In case of disagreement or complaints related to the processing of your personal data, you can send us a request with “Privacy” as reference via:
Letter: ING Complaint Management, Cours Saint Michel 60/Sint-Michielswarande 60, B-1040 Brussels
If you did not obtain a satisfactory resolution of your case or if you would like to receive further information about this Privacy Statement, you can submit a written request to the ING Data Protection Officer via:
Letter: ING Privacy Office, Cours Saint Michel 60/Sint-Michielswarande 60, B-1040 Brussels.
When you contact us we will have to identify you before carrying out your request. We may for example ask you to an ING branch to identify you correctly. You may be asked to provide us with a valid ID or passport.

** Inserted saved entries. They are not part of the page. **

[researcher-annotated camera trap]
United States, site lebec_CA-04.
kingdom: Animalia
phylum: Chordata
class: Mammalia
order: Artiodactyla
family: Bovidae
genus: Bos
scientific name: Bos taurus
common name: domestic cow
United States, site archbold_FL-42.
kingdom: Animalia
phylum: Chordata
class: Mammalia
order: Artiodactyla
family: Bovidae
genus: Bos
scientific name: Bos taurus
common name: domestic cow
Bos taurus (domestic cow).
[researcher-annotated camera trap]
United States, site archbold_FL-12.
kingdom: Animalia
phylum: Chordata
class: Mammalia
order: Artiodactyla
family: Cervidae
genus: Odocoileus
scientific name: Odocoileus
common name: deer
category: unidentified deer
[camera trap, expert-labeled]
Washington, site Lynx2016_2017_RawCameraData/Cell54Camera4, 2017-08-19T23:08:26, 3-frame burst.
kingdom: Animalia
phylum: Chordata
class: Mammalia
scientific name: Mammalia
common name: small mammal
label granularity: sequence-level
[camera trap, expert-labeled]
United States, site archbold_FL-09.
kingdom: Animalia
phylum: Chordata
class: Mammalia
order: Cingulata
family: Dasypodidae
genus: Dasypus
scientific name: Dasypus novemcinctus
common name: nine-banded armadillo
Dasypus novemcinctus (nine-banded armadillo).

A list of contact information for this Privacy Statement, as well as a list of data protection authorities in each country where ING operates are at your disposal via this link.
This is the Privacy Statement of ING Belgium n.v./s.a. acting as data controller, ING Belgium n.v/s.a. - Bank/Lender - Avenue Marnix 24, B-1000 Brussels - Brussels RPM/RPR – VAT BE 0403.200.393 - BIC: BBRUBEBB – IBAN: BE45 3109 1560 2789 – Insurance broker registered with the FSMA under the code number 12381A. - www.ing.be - 05/18.
We may amend this Privacy Statement to remain compliant with any changes in law and/or to reflect how our business processes personal data. This version was created in May 2018 and enters into force on May25th 2018. The most recent version is available at ING.be.